### Required tasks
(1) Rewrite the part of the Greek debt talks text that opens with the words "However, he was" and ends with "at his side.", putting "journalists" in place of "reporters".
(2) Turn the part of the records that opens with the line containing "What is the measured separation" and closes with the line containing "285 centimetres" into a Markdown table with the columns Row and Line. Number each line, skip blank lines, and leave out the pictures.

### Text segment
┄┄┄┄┄┄┄┄┄┄

Hollande said Europe should show more solidarity, which “underscored that austerity as the only perspective and reality wasn’t tolerable any more”.
However, he was more circumspect when asked about plans to cut Greek debt payments. “There is also respect for European rules, which are imposed on everyone, France too, and it’s not always simple. And then respect for commitments that have been made in connection to debts related to states,” Hollande told reporters with the Syriza leader at his side.
France, which has missed budget targets of its own, has offered to help Athens in debt talks but rejects cancelling the country’s debts and said it would not take part in any anti-Berlin front.
Tsipras said: “The debt must become viable. This is what we must discuss,” adding that he had put “realistic” proposals to EU partners in meetings over the past few days.
“I am convinced we can work together to get out of the crisis in Greece and to help Europe overcome the crisis,” he said.
Markets, which have rallied in response to the more moderate tone struck by Tsipras, remained steady. Greek banking shares rallied for a third day, with Bank of Piraeus up 20.8% and Euro bank up 10.7%. The Athens benchmark index ATG, which rose 0.9% on the day, has now recovered all the ground lost after the election of Syriza.
But City analysts remained sceptical about the Greeks’ chances of wining a major debt write-off without German rapport and amid a lack of appetite for reversing EU austerity policies.
Tsipras wants easier terms of repayment on the country’s €240bn (£180bn) in bailout loans and to relax the austerity budget measures the country has been required to make. Athens has balanced its current spending but only after steep cuts to the minimum wage and state pensions, which Syriza argues has plunged the country into a debt spiral and undermined its recovery.

┄┄┄┄┄┄┄┄┄┄

### Listing

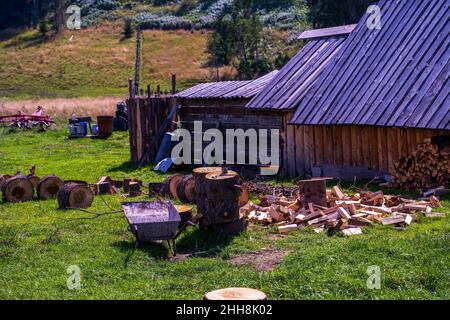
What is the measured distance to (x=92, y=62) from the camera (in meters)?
68.7

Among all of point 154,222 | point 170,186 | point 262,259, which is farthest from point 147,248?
point 170,186

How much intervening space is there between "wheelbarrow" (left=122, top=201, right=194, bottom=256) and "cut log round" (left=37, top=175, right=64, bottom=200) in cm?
523

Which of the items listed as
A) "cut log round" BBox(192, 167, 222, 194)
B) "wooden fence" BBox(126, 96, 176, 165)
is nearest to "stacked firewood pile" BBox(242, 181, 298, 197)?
"cut log round" BBox(192, 167, 222, 194)

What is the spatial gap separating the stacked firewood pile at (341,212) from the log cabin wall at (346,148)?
239 centimetres

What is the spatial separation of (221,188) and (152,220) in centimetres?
119

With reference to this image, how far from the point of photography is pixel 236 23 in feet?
193

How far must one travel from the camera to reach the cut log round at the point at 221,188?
1046 cm

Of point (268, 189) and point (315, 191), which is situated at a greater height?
point (315, 191)

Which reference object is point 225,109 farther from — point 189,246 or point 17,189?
point 189,246

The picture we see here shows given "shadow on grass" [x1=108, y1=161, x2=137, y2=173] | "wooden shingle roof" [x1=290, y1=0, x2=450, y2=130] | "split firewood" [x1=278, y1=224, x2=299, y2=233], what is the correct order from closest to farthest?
"split firewood" [x1=278, y1=224, x2=299, y2=233]
"wooden shingle roof" [x1=290, y1=0, x2=450, y2=130]
"shadow on grass" [x1=108, y1=161, x2=137, y2=173]

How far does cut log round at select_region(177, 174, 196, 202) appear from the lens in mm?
13477

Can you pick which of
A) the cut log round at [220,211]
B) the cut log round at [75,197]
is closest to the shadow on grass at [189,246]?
the cut log round at [220,211]

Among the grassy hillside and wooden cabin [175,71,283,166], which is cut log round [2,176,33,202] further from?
the grassy hillside
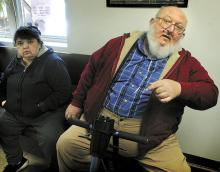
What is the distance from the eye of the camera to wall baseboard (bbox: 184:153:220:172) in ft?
7.45

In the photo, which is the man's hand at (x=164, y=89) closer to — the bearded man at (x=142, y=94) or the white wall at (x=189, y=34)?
the bearded man at (x=142, y=94)

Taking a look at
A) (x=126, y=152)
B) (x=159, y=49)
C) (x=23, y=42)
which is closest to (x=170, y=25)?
(x=159, y=49)

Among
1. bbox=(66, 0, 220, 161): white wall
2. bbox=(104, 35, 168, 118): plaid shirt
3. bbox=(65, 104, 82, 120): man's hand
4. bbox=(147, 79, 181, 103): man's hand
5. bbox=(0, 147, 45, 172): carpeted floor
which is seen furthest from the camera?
bbox=(0, 147, 45, 172): carpeted floor

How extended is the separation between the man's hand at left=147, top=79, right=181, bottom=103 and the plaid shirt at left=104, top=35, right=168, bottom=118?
0.37m

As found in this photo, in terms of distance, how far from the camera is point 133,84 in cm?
169

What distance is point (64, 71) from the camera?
6.66 ft

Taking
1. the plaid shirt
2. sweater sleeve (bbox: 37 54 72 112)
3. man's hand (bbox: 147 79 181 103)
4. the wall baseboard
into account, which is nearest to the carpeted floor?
sweater sleeve (bbox: 37 54 72 112)

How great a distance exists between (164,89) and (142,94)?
444 millimetres

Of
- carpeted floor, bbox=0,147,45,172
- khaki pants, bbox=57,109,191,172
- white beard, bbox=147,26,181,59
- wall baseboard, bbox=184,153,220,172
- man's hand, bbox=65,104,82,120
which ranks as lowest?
wall baseboard, bbox=184,153,220,172

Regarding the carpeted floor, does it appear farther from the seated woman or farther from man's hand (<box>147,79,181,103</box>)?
man's hand (<box>147,79,181,103</box>)

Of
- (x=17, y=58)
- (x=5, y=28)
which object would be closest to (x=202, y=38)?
(x=17, y=58)

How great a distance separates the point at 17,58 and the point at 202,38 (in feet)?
4.79

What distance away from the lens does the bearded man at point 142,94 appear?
1.58 m

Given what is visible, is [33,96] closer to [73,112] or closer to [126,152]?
[73,112]
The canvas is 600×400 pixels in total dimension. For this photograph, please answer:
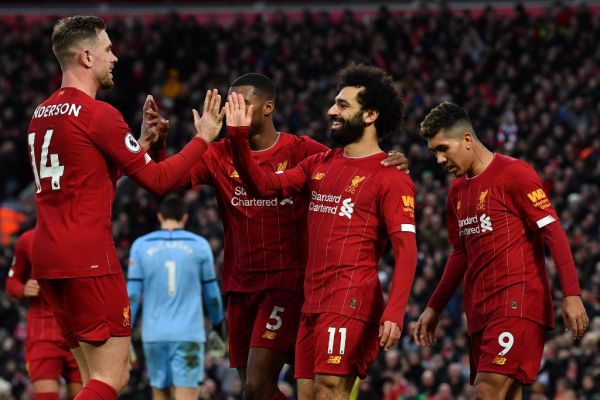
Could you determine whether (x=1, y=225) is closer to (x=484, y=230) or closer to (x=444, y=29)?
(x=444, y=29)

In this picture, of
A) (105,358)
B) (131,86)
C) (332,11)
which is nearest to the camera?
(105,358)

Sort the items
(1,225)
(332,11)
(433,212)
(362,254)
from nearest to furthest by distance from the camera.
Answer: (362,254) < (433,212) < (1,225) < (332,11)

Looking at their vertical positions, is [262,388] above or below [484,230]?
below

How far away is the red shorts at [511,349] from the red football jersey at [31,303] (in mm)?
4468

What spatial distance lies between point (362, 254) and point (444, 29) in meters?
20.3

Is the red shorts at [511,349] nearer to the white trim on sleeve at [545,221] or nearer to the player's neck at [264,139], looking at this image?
the white trim on sleeve at [545,221]

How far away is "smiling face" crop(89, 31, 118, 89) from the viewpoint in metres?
7.05

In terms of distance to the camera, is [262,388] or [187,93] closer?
[262,388]

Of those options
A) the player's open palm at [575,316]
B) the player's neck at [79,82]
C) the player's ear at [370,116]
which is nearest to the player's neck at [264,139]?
the player's ear at [370,116]

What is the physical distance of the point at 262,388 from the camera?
8.00 metres

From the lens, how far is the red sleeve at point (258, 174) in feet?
24.8

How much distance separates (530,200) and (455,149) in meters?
0.64

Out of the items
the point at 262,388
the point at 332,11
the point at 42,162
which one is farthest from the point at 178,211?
the point at 332,11

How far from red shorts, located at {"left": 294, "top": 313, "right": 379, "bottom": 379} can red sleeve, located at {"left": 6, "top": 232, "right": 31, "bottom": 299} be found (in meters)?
3.98
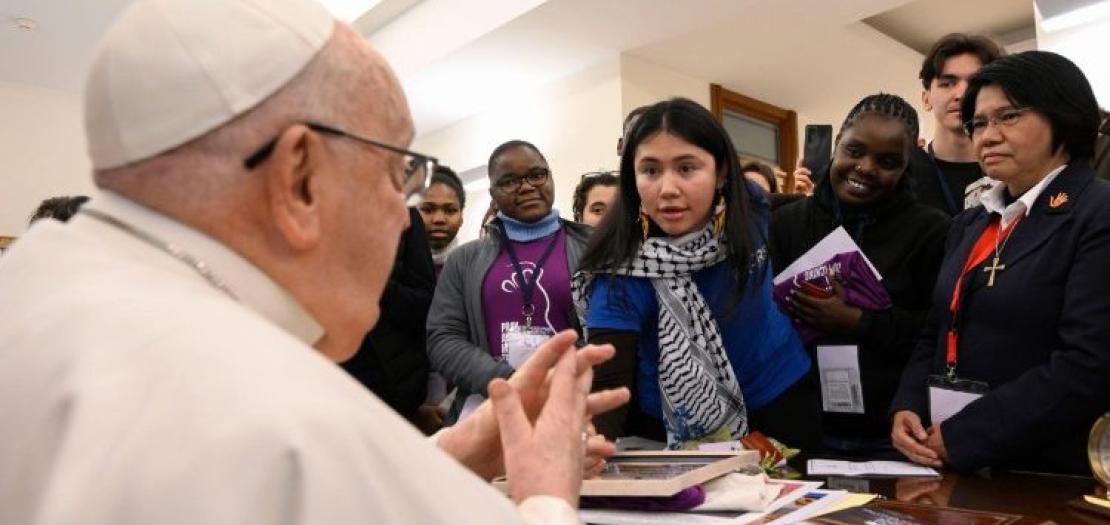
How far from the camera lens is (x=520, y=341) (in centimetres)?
245

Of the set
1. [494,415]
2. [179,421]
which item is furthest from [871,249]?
[179,421]

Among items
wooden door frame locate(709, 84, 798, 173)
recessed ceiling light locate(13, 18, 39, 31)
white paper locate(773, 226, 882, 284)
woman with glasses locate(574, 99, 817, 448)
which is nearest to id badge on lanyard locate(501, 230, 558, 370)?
woman with glasses locate(574, 99, 817, 448)

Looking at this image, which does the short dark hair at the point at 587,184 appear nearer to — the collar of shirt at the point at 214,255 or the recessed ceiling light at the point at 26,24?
the collar of shirt at the point at 214,255

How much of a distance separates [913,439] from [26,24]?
19.4ft

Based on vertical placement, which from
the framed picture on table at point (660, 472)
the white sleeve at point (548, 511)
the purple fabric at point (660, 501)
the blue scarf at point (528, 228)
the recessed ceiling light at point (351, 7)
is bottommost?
the purple fabric at point (660, 501)

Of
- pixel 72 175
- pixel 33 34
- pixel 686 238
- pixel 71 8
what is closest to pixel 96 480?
pixel 686 238

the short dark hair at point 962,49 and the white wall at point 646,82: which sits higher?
the white wall at point 646,82

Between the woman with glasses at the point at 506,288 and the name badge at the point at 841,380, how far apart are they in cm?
89

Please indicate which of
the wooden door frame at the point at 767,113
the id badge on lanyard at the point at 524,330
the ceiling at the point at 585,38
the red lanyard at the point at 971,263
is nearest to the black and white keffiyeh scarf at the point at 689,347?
the red lanyard at the point at 971,263

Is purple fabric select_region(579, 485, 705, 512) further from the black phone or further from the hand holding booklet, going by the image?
the black phone

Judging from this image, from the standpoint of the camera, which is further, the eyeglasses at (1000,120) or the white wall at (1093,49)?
the white wall at (1093,49)

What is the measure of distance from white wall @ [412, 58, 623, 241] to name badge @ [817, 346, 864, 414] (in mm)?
3644

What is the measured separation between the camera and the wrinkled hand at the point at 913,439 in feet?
5.09

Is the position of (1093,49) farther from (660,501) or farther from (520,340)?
(660,501)
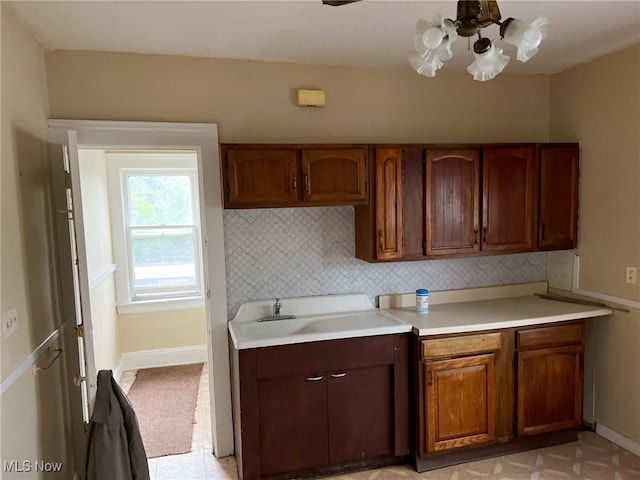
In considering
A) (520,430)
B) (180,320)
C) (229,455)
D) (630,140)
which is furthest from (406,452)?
(180,320)

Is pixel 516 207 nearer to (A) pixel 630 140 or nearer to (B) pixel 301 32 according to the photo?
(A) pixel 630 140

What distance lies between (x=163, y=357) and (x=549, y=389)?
3.50 meters

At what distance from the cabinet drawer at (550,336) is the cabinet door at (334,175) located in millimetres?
1303

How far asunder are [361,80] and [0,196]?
2.16m

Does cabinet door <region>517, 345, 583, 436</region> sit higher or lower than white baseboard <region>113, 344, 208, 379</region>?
higher

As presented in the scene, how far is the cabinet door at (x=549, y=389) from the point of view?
285 centimetres

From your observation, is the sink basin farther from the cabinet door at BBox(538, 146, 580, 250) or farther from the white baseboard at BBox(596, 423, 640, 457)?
the white baseboard at BBox(596, 423, 640, 457)

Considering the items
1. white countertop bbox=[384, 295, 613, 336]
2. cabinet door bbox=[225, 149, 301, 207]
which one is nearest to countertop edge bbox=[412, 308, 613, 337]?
white countertop bbox=[384, 295, 613, 336]

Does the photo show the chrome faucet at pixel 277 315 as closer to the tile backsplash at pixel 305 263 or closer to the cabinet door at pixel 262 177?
the tile backsplash at pixel 305 263

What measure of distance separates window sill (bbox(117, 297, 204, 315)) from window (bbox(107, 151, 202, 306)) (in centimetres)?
5

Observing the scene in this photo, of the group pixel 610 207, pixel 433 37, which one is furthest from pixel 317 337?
pixel 610 207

┄┄┄┄┄┄┄┄┄┄

### Results of the tasks
(1)
However, he was more circumspect when asked about plans to cut Greek debt payments. “There is also respect for European rules, which are imposed on everyone, France too, and it’s not always simple. And then respect for commitments that have been made in connection to debts related to states,” Hollande told journalists with the Syriza leader at his side.

(2)
| Row | Line |
|---|---|
| 1 | What is the measured separation between the camera and the wrinkled hand at the point at 913,439 in feet? |
| 2 | 5.09 |
| 3 | Is the position of (1093,49) farther from (660,501) or farther from (520,340)? |
| 4 | (660,501) |
| 5 | In considering |
| 6 | A) (520,430) |
| 7 | B) (180,320) |
| 8 | C) (229,455) |
| 9 | D) (630,140) |
| 10 | which is furthest from (406,452)? |
| 11 | (180,320) |
| 12 | Is pixel 516 207 nearer to (A) pixel 630 140 or nearer to (B) pixel 301 32 according to the photo? |
| 13 | (A) pixel 630 140 |
| 14 | What distance lies between (x=163, y=357) and (x=549, y=389)? |
| 15 | 3.50 meters |
| 16 | At what distance from the cabinet drawer at (550,336) is the cabinet door at (334,175) located in millimetres? |
| 17 | 1303 |
| 18 | How far asunder are [361,80] and [0,196]? |
| 19 | 2.16m |
| 20 | Does cabinet door <region>517, 345, 583, 436</region> sit higher or lower than white baseboard <region>113, 344, 208, 379</region>? |
| 21 | higher |
| 22 | As presented in the scene, how far is the cabinet door at (x=549, y=389) from the point of view? |
| 23 | 285 centimetres |